As a wildlife/nature artist and photographer who is lucky enough to own a macro lense, I have been intrigued by the stunning photographs I have seen of dew drops containing images inside the drops of what is behind them, otherwise known as Dewdrop Flower Refraction. I have managed to produce a few successful shots but I personally find it to be extremely challenging due to factors such as wind, lack of natural light and getting really sharp focus. Below is one of my successful shots of allamanda flowers.
Dew Drops on Allamanda by Lesley Smitheringale
I have been following Mike Moats‘ photographic encounters for a few years now. This professional photographer from Michigan in the States specialises in nature macro photography and I wanted to share his photography tips in an article he recently posted on his blog Tiny Landscapes about how to photograph dew drops.
PEOPLE ARE AMAZED by Mike Moats
When I exhibit at my art shows each weekend, I have one image that I place in an area of the booth toward the front, so customers passing by will not miss it. This image of dew drops with a flower inside of them always draws a crowd of people in amazement, and the big question is, “Did you photoshop the flower into the drops“
This is a very easy shot to produce as you just start by finding some tall grass in an open field on a dewey morning. Once you locate a nice blade of tall grass with some dew drops, carefully position your tripod and camera close-in to fill the frame so the dew drops are easy to see. Use a Plamp with one end clamped on your tripod and the other end clamped onto the stem of your choice of flower, and position it directly behind the dewdrops. The closer the flower is to the dew drops the larger the flower will appear, and the father away, the smaller it will be in the dew. Once you get the right position of the flower, set your f/stop in the lower range like f/3.5 to f/5.6. You want to place your point of focus on the flower in the dew drops, and the shallow depth of field will soften or blur the flower. You don’t want to much details in the flower because you want the dewdrops to stand out from flower and not get lost.

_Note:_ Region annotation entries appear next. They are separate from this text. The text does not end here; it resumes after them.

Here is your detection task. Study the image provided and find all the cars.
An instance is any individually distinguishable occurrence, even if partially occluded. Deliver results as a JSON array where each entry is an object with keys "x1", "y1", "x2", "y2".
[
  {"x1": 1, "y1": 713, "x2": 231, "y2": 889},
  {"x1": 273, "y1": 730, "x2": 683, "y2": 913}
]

Daisy Dewdrop Refraction II by Mike Moats
Another macro nature photographer I admire immensely is Brian Valentine (aka Lord V) from the UK and he has also provided an excellent tutorial on how to achieve these shots. Brian is a great believer in focus stacking to achieve the perfectly sharp final shot which involves taking three separate photos where the centre of focus changes each time to then be merged together to achieve everything in sharp focus in the final shot. In order to use focus stacking, the more expensive cameras allow you to take a short burst of photos at different settings but you then require a software programme such as combinez5 to successfully merge your photos together as one final photo.
Dewdrop flower refraction tutorial
photography tips by Brian Valentine
Thought I’d just put together a quick tutorial on how these are done.

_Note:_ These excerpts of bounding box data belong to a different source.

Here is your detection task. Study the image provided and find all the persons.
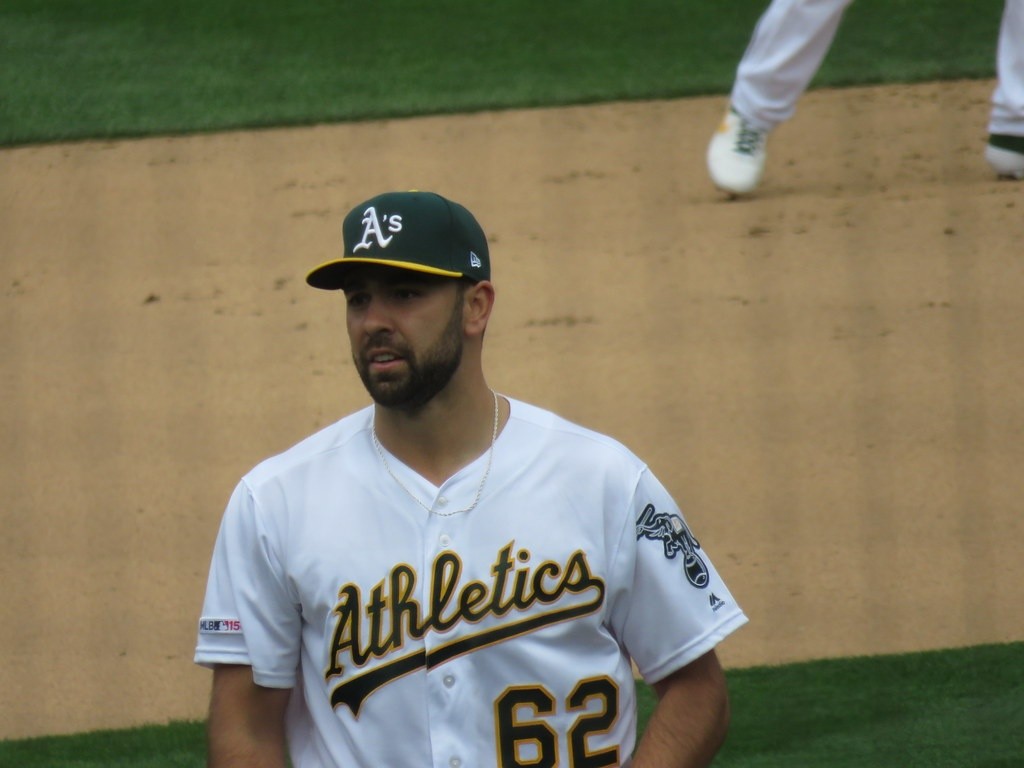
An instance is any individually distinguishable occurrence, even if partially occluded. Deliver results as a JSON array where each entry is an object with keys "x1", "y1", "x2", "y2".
[
  {"x1": 194, "y1": 187, "x2": 751, "y2": 767},
  {"x1": 705, "y1": 0, "x2": 1024, "y2": 194}
]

You need to be shooting at around 2:1 to do them (100mm macro lens with 68mm of ext tubes is fine), although I’m normally shooting at about 3:1.
Need your camera rig , probably a dry mat ,a small daisy type flower about 2 to 3cms in diameter and a nice heavy early morning dew on your grass . I use the camera in manual with ETTLflash manual focus, F10-F11 ,1/200th ISO200
Put the mat down carefully on the grass and kneel on it and try to spot an interesting dewdrop (smaller than about 2mm in diameter preferably) or group of dewdrops. Carefully place the flower about 2cms behind the drop in a vertical position and then find the dewdrop in the view finder.If you need to move the flower- remember it’s upside down when viewed through the dewdrop. The camera is normally resting on my hand as low to the ground as I can get it. Take several pics whilst moving the camera forward very slightly until you have covered the focus points of all the dewdrops themselves in good focus and also the refracted images in good focus.

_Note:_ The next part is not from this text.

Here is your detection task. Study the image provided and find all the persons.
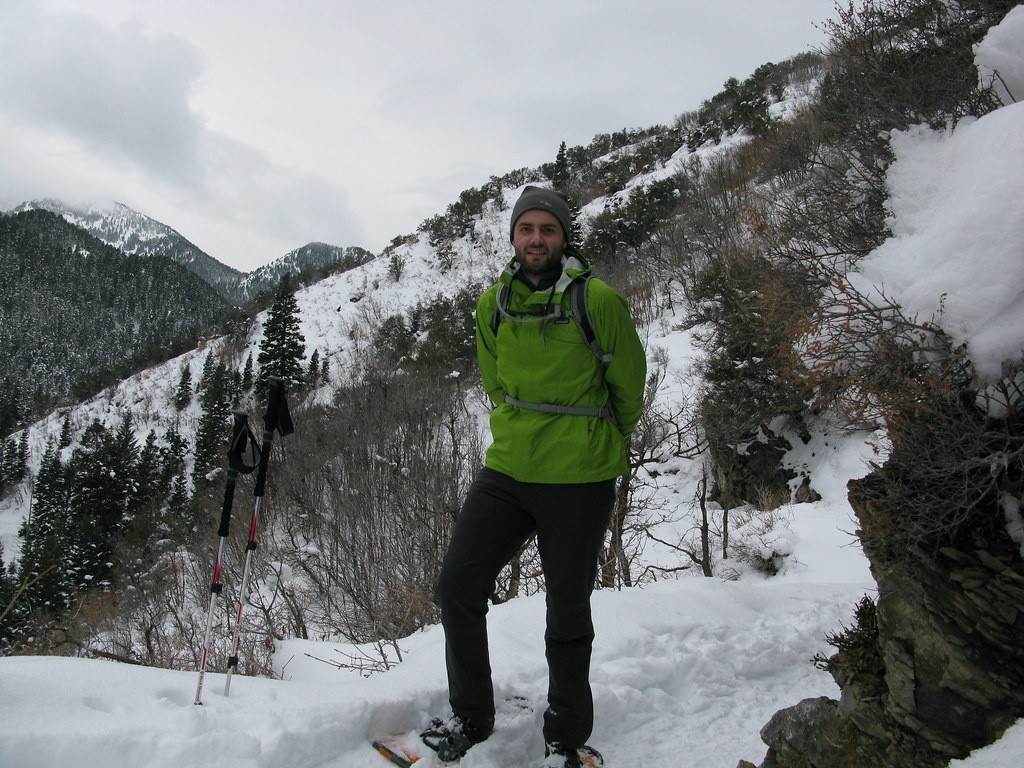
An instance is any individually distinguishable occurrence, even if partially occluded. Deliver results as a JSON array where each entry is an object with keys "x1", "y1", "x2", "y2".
[{"x1": 419, "y1": 186, "x2": 647, "y2": 768}]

You need to make sure you are keeping the FOV the same and do not rotate the camera whilst taking the shots.
You then need to focus stack the images using combinez5 (see www.flickr.com/groups/macroviewers/discuss/163367/ for details)
Below are the three pics I used in a recent image and the last shot is the focus stacked version. Notice that the focus is only very slightly different in the pre-stacked shots.
Focus Stack of all 3 Images
by Brian V.
Originally posted at 2:40AM, 5 October 2006 PDT ( permalink )
Thank you to Mike and Brian for supplying these tutorials and photography tips on their sites – now I just need to go out and get some more practice!